- SOURCE -
= = = = = = =

Nous savons tous qu’un jour ou l’autre, nous serons confrontés à la mort, soit à la nôtre, soit à celle d’un être cher. Comment accueillir dès aujourd’hui cette réalité et l’intégrer dans notre vie quotidienne? Comment apprivoiser le vide de l’absence, à la suite du décès de l’être aimé? Et pour ceux qui devront survivre à notre départ, y a-t-il quelque chose que l’on puisse faire pour adoucir le temps de l’épreuve? Voilà quelques-unes des grandes questions soulevées par l’auteure dans cet article.

 
Partir. Nous sommes tous conviés à cette fin. Nul ne se dérobe à cette condition et tous emprunteront ce passage qui esquisse les derniers traits de l’existence. Voir partir et survivre à ce départ est tout aussi inévitable. Que ce soit à titre de protagoniste ou dans un rôle secondaire, chacun participera à cet acte dans le théâtre de sa vie. Le jeu du premier rôle étant une certitude, cette donnée de l’existence est connue de tous. Pour ces raisons, la mort est un lieu commun. Ce qui demeure toutefois dans l’ombre, qui nous échappe sans cesse sont les termes et la ponctuation de cette fin. Nous ne savons ni quand ni comment nous serons arrachés à la vie, ni rien du mal qui nous conduira vers ce lieu. Comment la vie dans laquelle nous étions inscrits se poursuivra-t-elle? Que restera-t-il de l’impulsion de notre présence? Quels fragments de notre personne survivront? Comment seront-ils enfilés dans l’existence de nos proches? Comment serons-nous reliés au monde vivant une fois notre cadence engagée dans le monde de l’au-delà? Ce sont bien ces aspects du départ qui confèrent à la mort sa qualité d’aléa, la rendant alors si mystérieuse et angoissante. Tant ici-bas qu’au-delà, le « devenir » suivant notre départ peut bien être arrangé, il demeure du reste insondable. Eu égard à l’unicité de chaque destin, c’est tout un pan de notre existence qui se retrouve relégué au chapitre des données inconnues. Ainsi, chaque histoire est-elle une intrigue où la mort se présente comme une énigme.

= = = = = = =

- CONSIGNE A -
Recopiez, dans le texte sur la mort, le passage qui va de « Nous savons tous » jusqu'à « l’auteure dans cet article. ».
- CONSIGNE B -
Dans le texte sur la mort, comment la mort se présente-t-elle dans chaque histoire ?
- CONSIGNE C -
Rédigez la suite du texte sur la mort, à partir de sa dernière phrase.

- EXTRAITS DES ENTRÉES -
= = = = = = =

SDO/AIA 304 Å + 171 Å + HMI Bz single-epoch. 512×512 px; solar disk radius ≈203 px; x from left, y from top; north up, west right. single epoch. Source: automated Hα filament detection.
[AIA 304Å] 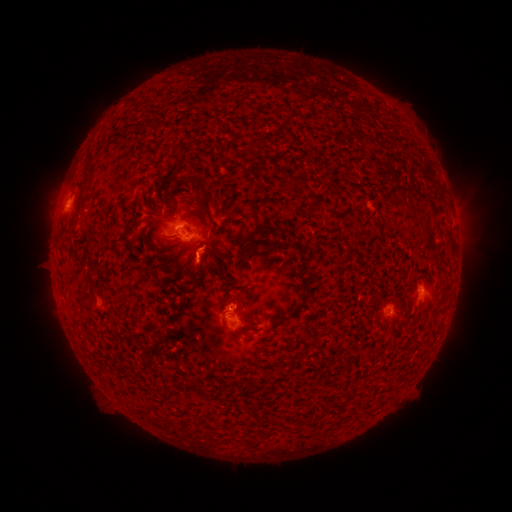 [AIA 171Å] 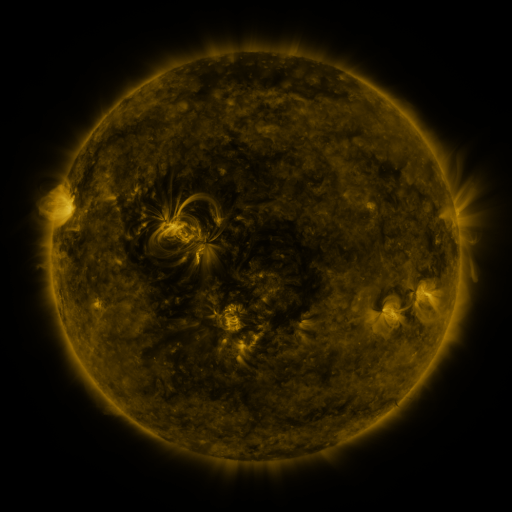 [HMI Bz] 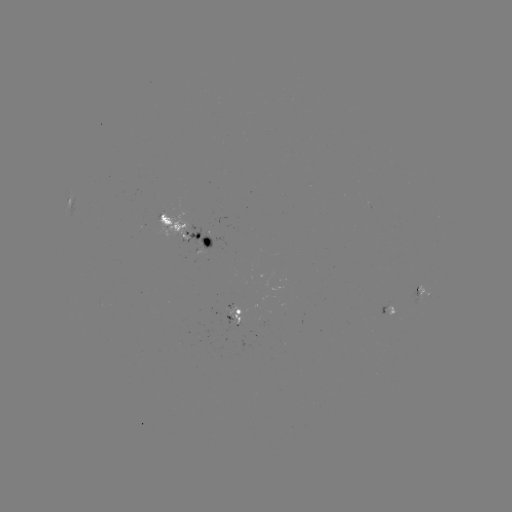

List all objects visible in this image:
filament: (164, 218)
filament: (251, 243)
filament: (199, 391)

= = = = = = =

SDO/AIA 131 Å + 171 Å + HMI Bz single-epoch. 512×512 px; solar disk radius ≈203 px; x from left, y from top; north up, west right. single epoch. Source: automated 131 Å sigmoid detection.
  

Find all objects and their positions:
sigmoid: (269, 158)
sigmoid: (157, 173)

= = = = = = =

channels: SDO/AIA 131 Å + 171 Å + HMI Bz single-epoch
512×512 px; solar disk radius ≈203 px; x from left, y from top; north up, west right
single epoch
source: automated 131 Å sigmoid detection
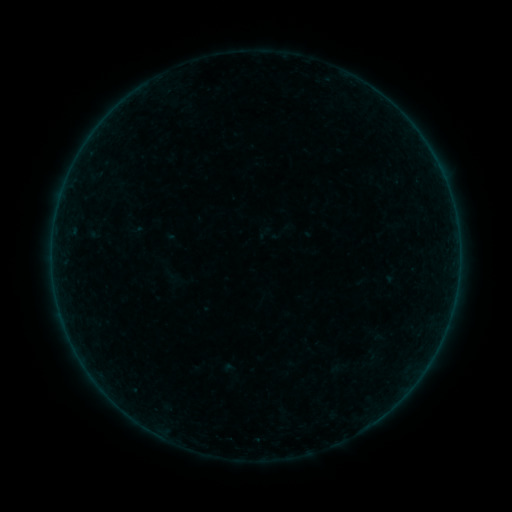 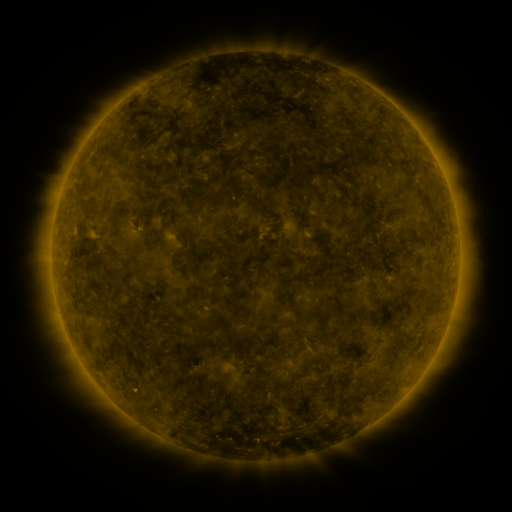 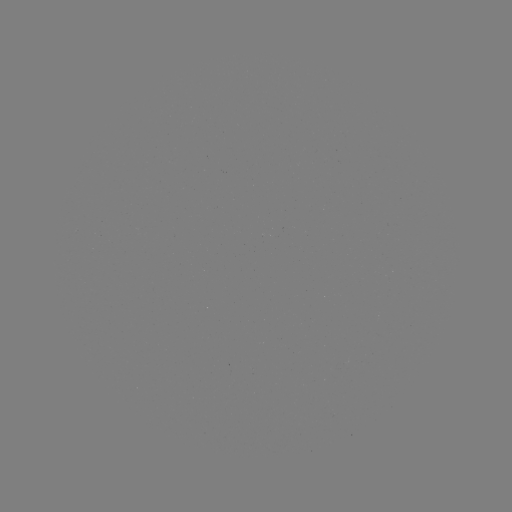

= = = = = = =

- RÉPONSE ATTENDUE A -
Nous savons tous qu’un jour ou l’autre, nous serons confrontés à la mort, soit à la nôtre, soit à celle d’un être cher. Comment accueillir dès aujourd’hui cette réalité et l’intégrer dans notre vie quotidienne? Comment apprivoiser le vide de l’absence, à la suite du décès de l’être aimé? Et pour ceux qui devront survivre à notre départ, y a-t-il quelque chose que l’on puisse faire pour adoucir le temps de l’épreuve? Voilà quelques-unes des grandes questions soulevées par l’auteure dans cet article.

- RÉPONSE ATTENDUE B -
Comme une énigme.

- RÉPONSE ATTENDUE C -
 

La mort : un lieu commun, un chemin de sens

Même si l’avènement de notre mort se profile parfois explicitement, à travers une fin qui s’annonce sans détour et que ce chemin devient une occasion de s’harmoniser avec le monde du trépas, la mort comporte une grande part d’étrangeté. Les lieux où elle nous mène sont pour le moins impénétrables. Tantôt, ils évoquent le grand mystère de la vie, tantôt, la renaissance ou encore le néant. Nous entretenons tous un rapport singulier avec cette fin. Pour ne point perturber leur bonheur, certains ne daignent ni s’en soucier ni même la considérer. D’autres, effrayés de devoir affronter cette sombre Inconnue, refusent tout simplement d’y songer et l’ignorent.
 
D’autres encore ne dissocient guère la vie de la mort et pour reprendre l’expression de Cheng (2013), voient dans ce couple un « binôme insécable ». La mort se présente ici comme une finitude inéluctable qu’il vaut mieux accepter et intégrer à la vie. Elle se conçoit comme un principe à l’origine de la vie et en devient la preuve absolue qui lui confère sa qualité de « don inouï » (Cheng, 2013). Cette finitude implique de reconnaître que la vie est une grâce du temps où chaque instant consacré devient une occasion de s’engager dans un processus de création. Ce prolongement fructifie notre existence et fait de la vie un événement sacré sans cesse renouvelé, « une apparition miraculeuse » (Cheng, 2013).
 
Parce que vivre engage une existence entière qui ne tient pas que dans la chair, la vie s’entend et est perceptible à travers ce que chacun distille de plus fin et de plus signifié. Dans l’ordre du sensible, ces empreintes se déploient dans le monde tant matériel qu’immatériel et sont évocatrices des personnes ayant trépassé. À l’orée de cette idée, il devient possible de concevoir que la mort n’éteint pas la vie. Qui plus est, que la vie n’est qu’une seule aventure chargée de l’existence de tous et qu’il n’y aura pas de fin1 (Cheng 2013). Évidemment, la mort marque la fin d’un souffle, mais elle ne signe pas la fin d’une personne. Son existence peut persister à travers une mise en présence. Sous l’impulsion de cette pensée, on conçoit que toute existence laisse des traces indélébiles et que la vie, loin d’être éphémère, s’entend comme une éternité : « Ce qui a été ne peut pas ne pas avoir été » (Jankélévitch, 1977). Cette conception de la vie permet de penser que la mort n’aura pas le dernier mot, qu’elle n’est pas assez forte pour effacer les effets de présence laissés par chacun.
 
Nombreux sont ceux qui se préparent méticuleusement au temps de l’après-vie, cherchant ainsi à dompter l’irrémédiable. Le fait de bâtir un pont avec le temps de la mort permet de mettre en scène cette fin et sans aucun doute, d’apaiser la souffrance présumée à l’heure du mourir. Cette volontaire proximité vient aussi alléger ce qui se présentera comme une épreuve pour ceux qui restent.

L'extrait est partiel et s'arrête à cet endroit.